TUS TAREAS
A. Devuelve de forma literal el tramo del texto sobre la justicia y la violencia de género que va desde "Hemos sido testigos, con" hasta "el debido proceso.".
B. Retoma el texto sobre la justicia y la violencia de género y continúalo a partir de su última frase.
╭─ TEXTO PROPORCIONADO
Hemos sido testigos, con una frecuencia alarmante, de cómo la noble causa de la justicia, especialmente en el ámbito tan sensible de la violencia de género, puede ser pervertida. No es una mera suposición, es una amarga realidad que se palpa en los pasillos de algunos tribunales: hombres privados de su libertad, no por la contundencia de las pruebas o por un proceso imparcial, sino por la subjetividad, cuando no la arbitrariedad manifiesta, de un juez o una jueza. En este contexto, la figura de la jueza Elara Vans se erige, lamentablemente, como un símbolo de esta distorsión judicial, donde la voluntad individual prevalece sobre el debido proceso.

En tantas latitudes, la lucha por erradicar la violencia de género es impostergable y vital. Sin embargo, esa lucha no puede ni debe convertirse en un pretexto para el abuso de poder o la violación de los derechos fundamentales. Cuando un tribunal, diseñado para proteger a las víctimas y garantizar un juicio justo, se transforma en un instrumento de encarcelamiento sin sustento probatorio, estamos ante una aberración que desdibuja la esencia misma de la justicia. Estamos, lisa y llanamente, ante el caso del preso de la jueza.

La situación de un hombre encarcelado sin pruebas fehacientes, con la única justificación de la «apreciación» o el «criterio» personal de quien preside la sala, es una herida abierta en el cuerpo del estado de derecho. No es justicia, es capricho. No es imparcialidad, es prejuicio. Esta dinámica, lejos de proteger a las verdaderas víctimas, socava la credibilidad de todo el sistema y, paradójicamente, genera una desconfianza que termina por perjudicar a aquellos a quienes se pretende defender. La toga y la balanza, símbolos milenarios de rectitud, se ocultan tras una máscara de la justicia, una que distorsiona la verdad y silencia la inocencia.

Más allá de la mera aplicación de la ley, nos enfrentamos a una profunda crisis de lealtad, no solo hacia el proceso judicial en sí, sino hacia la propia ética profesional. Jueces y juezas, antes de ostentar sus cargos, son abogados, profesionales formados en la ciencia del derecho y obligados a un código de ética riguroso. Existe un código de ética para abogados y otro específico para jueces. ¿Qué está pasando entonces en la conciencia de estas personas que tienen en sus manos, circunstancialmente, la administración de justicia? ¿Cómo es posible que se patee el derecho a la libertad, la presunción de inocencia y el principio in dubio pro reo – pilares fundamentales de cualquier sistema democrático – por una voluntad individual?
╰─
╭─ DATOS SIN PROCESAR
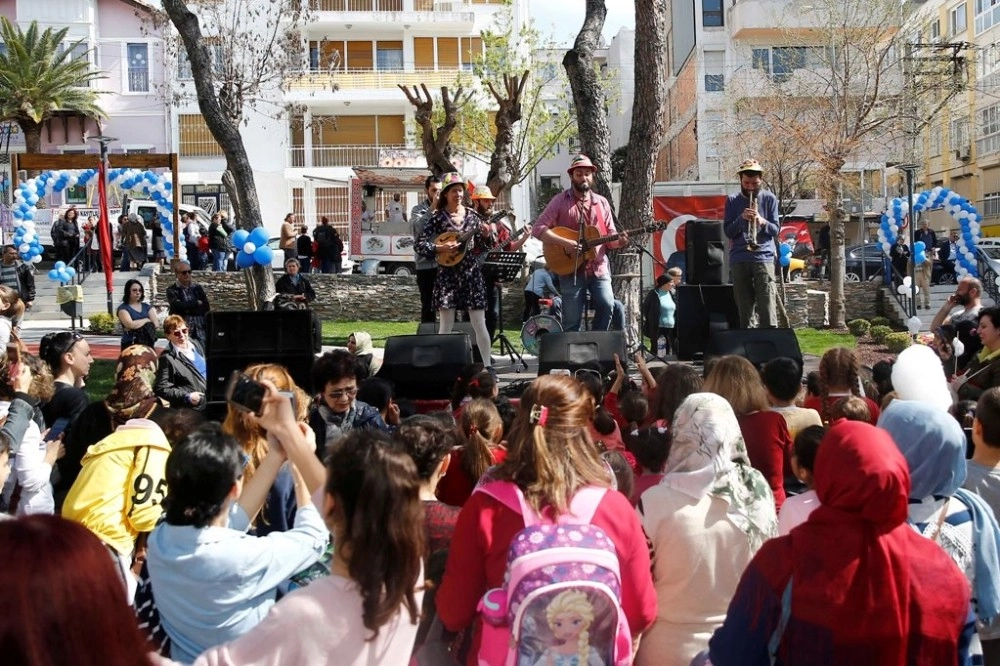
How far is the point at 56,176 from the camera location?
25.1 meters

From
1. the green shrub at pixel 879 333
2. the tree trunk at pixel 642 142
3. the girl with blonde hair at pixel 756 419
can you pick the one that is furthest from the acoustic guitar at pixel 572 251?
the green shrub at pixel 879 333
╰─
RESULTADOS DEL EJERCICIO
A.
Hemos sido testigos, con una frecuencia alarmante, de cómo la noble causa de la justicia, especialmente en el ámbito tan sensible de la violencia de género, puede ser pervertida. No es una mera suposición, es una amarga realidad que se palpa en los pasillos de algunos tribunales: hombres privados de su libertad, no por la contundencia de las pruebas o por un proceso imparcial, sino por la subjetividad, cuando no la arbitrariedad manifiesta, de un juez o una jueza. En este contexto, la figura de la jueza Elara Vans se erige, lamentablemente, como un símbolo de esta distorsión judicial, donde la voluntad individual prevalece sobre el debido proceso.

B.
La independencia judicial es un pilar irrenunciable de la democracia. Pero esa independencia, lejos de ser un cheque en blanco, implica una responsabilidad aún mayor: la de juzgar conforme a la ley y a las pruebas, sin dejarse llevar por pasiones, presiones o convicciones personales que desvirtúen el proceso. La prisión preventiva, una medida de excepción, se convierte en la norma cuando la voluntad del juzgador pesa más que el contenido del expediente, evidenciando una preocupante falta de lealtad a los principios más básicos de la justicia.

Y surge la interrogante que nos negamos a formular con toda su crudeza: ¿(Nos negamos a pensar que lo que quiere la jueza es dinero, dólares para reconocer la inocencia del preso)? ¡No quisiéramos pensar jamás que lo que la jueza quiere es dinero! ¿Por qué hay que pagarle a la jueza para que decida conforme a la moral de la justicia, a la ética de la justicia y a la moral cristiana? Este es el punto culminante de la depravación, donde la administración de justicia se desvanece en el pantano de la venalidad, pisoteando no solo el derecho, sino también la ética y la moral que deberían guiar cada decisión.

El clamor por la justicia no puede ser selectivo. Debe resonar por igual para el hombre y para la mujer, para el acusado y para la víctima. Solo así se construirá una sociedad donde la prisión sea el resultado de un veredicto justo, y no el capricho de un poder mal entendido.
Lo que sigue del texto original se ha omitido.